АЛКИВИАД. Если бы это было так, цель проделанного мной пути была бы слишком ничтожна. Более тебе не следует меня опасаться. В Афины я больше не вернусь, разве только во главе твоего войска, чтобы под звуки флейт превратить её дурацкие городские стены в руины.
АГИС. В чём же причина такой перемены?..
АЛКИВИАД. Свободный афинский народ послал меня в Сицилию с тем, чтобы погубить вас. Теперь же, когда я держу в своих сетях Сиракузы, отцы города зовут меня назад, чтобы я держал ответ по поводу их обезображенных каменных истуканов. Один негодяй, Мелет, желая натравить на меня этих свободных идиотов, только и ждал того, что я буду направлен под парусами з; море. Агис, повредить эти каменные фигуры, обезобразив самые благородные их части, – это был тонкий удар. Сознайся, это совершили твои люди, не правда ли?
АГИС. Я ясно вижу: это нам н; руку. Захотел бы я – и мы сделали бы это.
АЛКИВИВАД. Природа никогда особенно не баловала вас воображением…
Так кто же это был? Кто это совершил? Кто?
 
                Агис обменивается взглядами с Лисандром.

АГИС. И что же произошло?..
АЛКИВИАД. Они прислали за мной самое быстрое судно, чтобы как можно скорее притащить меня на суд. Я сделал вид, что сохраняю благоговение к великому полису, и поднялся на борт судна. Когда же они, достигнув побережья Пилоса, сделали там остановку, мне удалось… Что ж, о дальнейшем мне рассказывать ни к чему: твои разведчики тебе подробно об этом доложили.
АГИС. Мои разведчики? Да… да… конечно.  Нам обо всём известно.
(Несдержанно.) Лисандр!
АЛКИВИАД. Я вижу, вы ничего не знаете. В таком случае я не стану разглашать то, какие пути мне удалось разыскать: они мне могут понадобиться снова. 
АГИС. Неужели я должен тебе доверять?
АЛКИВИАД. Ни в коем случае. Тебе не следует раздаривать столь драгоценное добро. Но у тебя нет выбора. Ты не умертвишь меня. Я – слишком дорогой залог в том случае, если в Сицилии твои дела пойдут худо.
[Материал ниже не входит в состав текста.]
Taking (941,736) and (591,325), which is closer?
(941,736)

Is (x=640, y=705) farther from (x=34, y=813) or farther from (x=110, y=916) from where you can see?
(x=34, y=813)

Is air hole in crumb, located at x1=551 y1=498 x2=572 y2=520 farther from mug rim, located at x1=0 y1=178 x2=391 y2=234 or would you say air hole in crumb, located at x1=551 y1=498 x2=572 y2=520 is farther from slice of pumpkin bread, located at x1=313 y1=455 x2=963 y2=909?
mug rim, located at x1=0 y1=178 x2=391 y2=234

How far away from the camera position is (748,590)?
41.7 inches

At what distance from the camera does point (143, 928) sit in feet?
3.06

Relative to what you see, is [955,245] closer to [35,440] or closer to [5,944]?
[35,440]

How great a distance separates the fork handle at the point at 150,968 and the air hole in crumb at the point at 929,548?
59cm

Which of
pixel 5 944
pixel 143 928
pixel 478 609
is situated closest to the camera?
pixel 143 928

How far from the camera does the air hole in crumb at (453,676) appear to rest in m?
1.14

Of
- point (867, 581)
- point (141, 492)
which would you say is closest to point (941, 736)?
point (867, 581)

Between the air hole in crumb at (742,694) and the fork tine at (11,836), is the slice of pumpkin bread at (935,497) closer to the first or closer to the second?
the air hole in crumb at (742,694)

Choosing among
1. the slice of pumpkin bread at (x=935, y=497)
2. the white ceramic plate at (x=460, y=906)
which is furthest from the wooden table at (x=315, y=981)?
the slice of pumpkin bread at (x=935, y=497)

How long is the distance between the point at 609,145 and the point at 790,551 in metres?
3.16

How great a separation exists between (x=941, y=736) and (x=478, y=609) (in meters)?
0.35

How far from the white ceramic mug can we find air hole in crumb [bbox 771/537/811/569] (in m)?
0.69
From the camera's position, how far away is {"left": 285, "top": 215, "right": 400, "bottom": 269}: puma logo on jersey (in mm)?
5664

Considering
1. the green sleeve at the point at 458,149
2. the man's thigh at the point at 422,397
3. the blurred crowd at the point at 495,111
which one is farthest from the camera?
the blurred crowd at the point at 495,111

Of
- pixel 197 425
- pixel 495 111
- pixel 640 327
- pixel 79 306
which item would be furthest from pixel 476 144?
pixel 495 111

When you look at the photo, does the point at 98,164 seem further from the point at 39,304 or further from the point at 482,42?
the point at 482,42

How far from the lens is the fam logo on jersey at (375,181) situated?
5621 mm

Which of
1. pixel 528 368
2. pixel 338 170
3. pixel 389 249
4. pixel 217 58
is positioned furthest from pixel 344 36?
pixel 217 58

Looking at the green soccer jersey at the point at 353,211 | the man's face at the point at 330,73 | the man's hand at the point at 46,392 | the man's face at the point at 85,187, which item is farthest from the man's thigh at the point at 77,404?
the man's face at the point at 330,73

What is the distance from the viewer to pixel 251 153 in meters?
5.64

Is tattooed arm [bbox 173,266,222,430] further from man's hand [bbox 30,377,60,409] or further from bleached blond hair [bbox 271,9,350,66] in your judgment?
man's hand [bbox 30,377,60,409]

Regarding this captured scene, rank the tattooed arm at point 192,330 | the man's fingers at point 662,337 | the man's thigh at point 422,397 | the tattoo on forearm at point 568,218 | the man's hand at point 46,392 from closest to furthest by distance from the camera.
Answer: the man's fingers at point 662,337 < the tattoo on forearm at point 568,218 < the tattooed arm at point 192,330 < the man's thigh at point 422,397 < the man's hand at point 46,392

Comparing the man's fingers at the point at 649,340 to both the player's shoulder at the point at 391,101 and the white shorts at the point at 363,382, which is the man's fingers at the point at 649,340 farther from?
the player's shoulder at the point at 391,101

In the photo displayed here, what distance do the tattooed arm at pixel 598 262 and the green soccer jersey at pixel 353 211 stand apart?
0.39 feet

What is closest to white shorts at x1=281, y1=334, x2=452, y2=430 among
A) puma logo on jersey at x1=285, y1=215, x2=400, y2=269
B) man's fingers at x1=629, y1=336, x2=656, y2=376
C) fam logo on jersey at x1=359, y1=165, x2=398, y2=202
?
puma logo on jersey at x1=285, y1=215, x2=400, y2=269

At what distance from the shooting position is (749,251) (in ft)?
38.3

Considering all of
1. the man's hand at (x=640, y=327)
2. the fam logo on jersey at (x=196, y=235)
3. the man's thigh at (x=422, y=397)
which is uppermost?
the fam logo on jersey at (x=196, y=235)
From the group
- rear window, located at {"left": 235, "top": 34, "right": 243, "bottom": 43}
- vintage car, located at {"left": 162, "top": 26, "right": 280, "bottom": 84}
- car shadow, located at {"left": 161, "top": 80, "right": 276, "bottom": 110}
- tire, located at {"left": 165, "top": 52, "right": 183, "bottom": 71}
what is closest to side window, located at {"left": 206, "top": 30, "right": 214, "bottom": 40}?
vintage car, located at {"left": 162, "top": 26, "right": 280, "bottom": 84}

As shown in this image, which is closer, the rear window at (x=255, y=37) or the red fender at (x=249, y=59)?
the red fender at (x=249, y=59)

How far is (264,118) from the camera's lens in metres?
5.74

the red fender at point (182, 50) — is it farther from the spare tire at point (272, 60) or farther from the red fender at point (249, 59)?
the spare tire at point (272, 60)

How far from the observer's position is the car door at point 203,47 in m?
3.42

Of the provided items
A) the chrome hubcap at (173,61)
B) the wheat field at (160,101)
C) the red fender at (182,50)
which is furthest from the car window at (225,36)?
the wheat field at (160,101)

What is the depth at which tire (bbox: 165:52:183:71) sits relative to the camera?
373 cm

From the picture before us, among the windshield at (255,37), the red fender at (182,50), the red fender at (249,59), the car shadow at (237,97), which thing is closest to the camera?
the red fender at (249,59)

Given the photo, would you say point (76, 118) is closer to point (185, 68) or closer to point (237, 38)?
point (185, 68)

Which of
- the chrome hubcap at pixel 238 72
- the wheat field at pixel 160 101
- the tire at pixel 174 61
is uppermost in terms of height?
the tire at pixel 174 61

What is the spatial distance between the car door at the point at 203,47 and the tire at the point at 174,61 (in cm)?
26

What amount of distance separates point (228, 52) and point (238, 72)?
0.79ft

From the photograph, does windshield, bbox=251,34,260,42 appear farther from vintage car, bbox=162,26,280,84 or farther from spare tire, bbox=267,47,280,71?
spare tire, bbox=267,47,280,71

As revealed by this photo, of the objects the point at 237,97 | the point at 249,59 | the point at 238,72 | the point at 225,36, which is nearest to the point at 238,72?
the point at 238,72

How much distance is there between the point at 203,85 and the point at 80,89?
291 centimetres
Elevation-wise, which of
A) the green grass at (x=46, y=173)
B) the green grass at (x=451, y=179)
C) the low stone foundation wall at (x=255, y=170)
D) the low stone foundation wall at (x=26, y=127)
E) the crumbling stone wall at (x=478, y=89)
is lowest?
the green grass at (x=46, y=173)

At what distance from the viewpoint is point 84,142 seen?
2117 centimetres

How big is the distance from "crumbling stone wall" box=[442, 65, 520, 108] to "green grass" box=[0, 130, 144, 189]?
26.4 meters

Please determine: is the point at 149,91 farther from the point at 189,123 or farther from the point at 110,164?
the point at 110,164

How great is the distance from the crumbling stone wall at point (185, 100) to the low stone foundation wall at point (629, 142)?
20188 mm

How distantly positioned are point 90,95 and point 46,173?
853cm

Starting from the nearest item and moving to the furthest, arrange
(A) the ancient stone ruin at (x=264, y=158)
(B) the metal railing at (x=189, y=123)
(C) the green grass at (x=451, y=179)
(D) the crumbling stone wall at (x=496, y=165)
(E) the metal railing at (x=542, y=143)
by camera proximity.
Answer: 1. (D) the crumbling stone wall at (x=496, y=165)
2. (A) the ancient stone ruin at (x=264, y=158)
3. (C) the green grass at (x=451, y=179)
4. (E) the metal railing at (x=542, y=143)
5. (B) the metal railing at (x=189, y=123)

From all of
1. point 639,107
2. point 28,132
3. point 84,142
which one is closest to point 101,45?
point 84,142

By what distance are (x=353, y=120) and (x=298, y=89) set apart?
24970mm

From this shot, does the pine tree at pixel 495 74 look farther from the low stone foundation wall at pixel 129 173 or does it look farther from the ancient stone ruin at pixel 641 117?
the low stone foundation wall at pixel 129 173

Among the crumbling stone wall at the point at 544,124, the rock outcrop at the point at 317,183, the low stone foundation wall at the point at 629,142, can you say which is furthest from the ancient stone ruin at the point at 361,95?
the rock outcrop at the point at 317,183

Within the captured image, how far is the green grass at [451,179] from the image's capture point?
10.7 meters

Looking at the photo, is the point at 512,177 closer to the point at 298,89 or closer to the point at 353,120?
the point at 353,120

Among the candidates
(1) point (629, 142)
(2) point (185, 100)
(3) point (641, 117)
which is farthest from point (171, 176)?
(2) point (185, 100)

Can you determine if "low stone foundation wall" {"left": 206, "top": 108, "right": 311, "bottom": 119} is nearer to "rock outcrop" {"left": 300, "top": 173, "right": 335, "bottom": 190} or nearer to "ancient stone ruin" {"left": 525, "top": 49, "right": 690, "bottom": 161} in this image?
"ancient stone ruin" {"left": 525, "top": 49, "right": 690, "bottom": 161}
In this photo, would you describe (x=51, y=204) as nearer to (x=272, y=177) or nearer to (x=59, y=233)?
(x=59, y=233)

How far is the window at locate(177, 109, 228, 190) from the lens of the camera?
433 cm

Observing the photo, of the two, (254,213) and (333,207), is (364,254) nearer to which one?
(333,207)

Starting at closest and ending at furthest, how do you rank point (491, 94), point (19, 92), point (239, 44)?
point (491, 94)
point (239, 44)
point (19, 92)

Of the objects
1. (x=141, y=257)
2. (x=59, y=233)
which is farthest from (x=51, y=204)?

А в этом нет никакого сомнения, ведь у Афин есть в Сиракузах превосходные полководцы, и они сомкнут сети по моему плану, невзирая на то, в Афинах ли я ныне или же сижу здесь в темнице.
АГИС. Твоё легкомыслие свернёт тебе шею.
АЛКИВИАД.  Пока ты, Агис, не направил свой муравейник к новым свершениям, оставь при себе свои нравоучительные изречения.

                Агис жестом указывает, что разговор подошёл к концу.

АГИС. Лисандр, отведи нашего… гостя в зал, там мы обсудим с ним военный план.

                Лисандр уходит вместе с Алкивиадом.
АГИС. Если мы будем достойно заботиться об этой драгоценной птице, она полетит впереди нас навстречу окончательной победе. Многое зависит от тебя, Тимея.

                Агис уходит.

ТИМЕЯ. Неужели этот ослепительный мужчина – порождение преисподней?
Он прекрасен, словно злой дух, сияющий, обольстительный… Его овевает дыхание свободы. Словно тонкая струя страстного ветра пустыни, он пронзил затхлый, спёртый воздух этой тюрьмы, расплавил панцирь ужаса и воспламенил моё сердце.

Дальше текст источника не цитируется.